Testing "make build"⌗

I ran a number of tests each time changing either the number of vCPUs or number of concurrent make(1) jobs using the -j argument. I established a baseline number by doing a run using 1 vCPU and the non multi-processor kernel (bsd). From there I increased to 2 vCPUs and then to 4 and switched to the MP kernel (bsd.mp). Unfortunately, since I'm using the free version of ESXi, 4 vCPUs is as far as I could take the tests.

I found that when I matched the number of make(1) jobs to the number of vCPUs that I got the best results. This makes sense since it provides work for each CPU. I also tested with more jobs than the number of CPUs but as the graph shows the results there were insignificant. I also found that the difference between the 2 CPU and 4CPU test was pretty minimal (only 4 minutes faster). This makes me believe that at 4 CPUs, the system probably becomes more I/O bound and not CPU bound.

I suppose this graph supports that theory. As the amount of CPU power goes up, the normalized usage (ie, the total CPU used as a percentage divided by the number of vCPUs) peaks lower and lower.

Testing by Building GENERIC⌗

During the testing I also recorded the time taken to build only the GENERIC kernel. The numbers are interesting because unlike during "make build", there are significant gains when jumping from 2 CPUs to 4 (36% decrease in time at j4).

The CPU usage seems to indicate that compiling GENERIC is much more CPU bound than doing a "make build" since the normalized usage stays quite high in all tests (as long as there's enough make(1) jobs to keep each CPU busy).
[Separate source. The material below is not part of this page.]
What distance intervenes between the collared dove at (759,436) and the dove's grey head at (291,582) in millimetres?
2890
What's the Point of All This?⌗

Well the point was not to analyze or critique the characteristics of a "make build" or kernel compile. Really, who cares if it's I/O or CPU or something-else bound. All I care about is what combination of virtual machine configuration and make(1) jobs gives me the quickest compile times. It seems like on my system, based on the limits of only being able to test up to 4 vCPUs, that 4 vCPUs and make -j4 provides the lowest time. I suppose it's not surprising that the highest number of CPUs equates to the lowest compile time. What I thought was surprising was how little decrease in time there was in the 4 CPU configuration vs 2 CPU.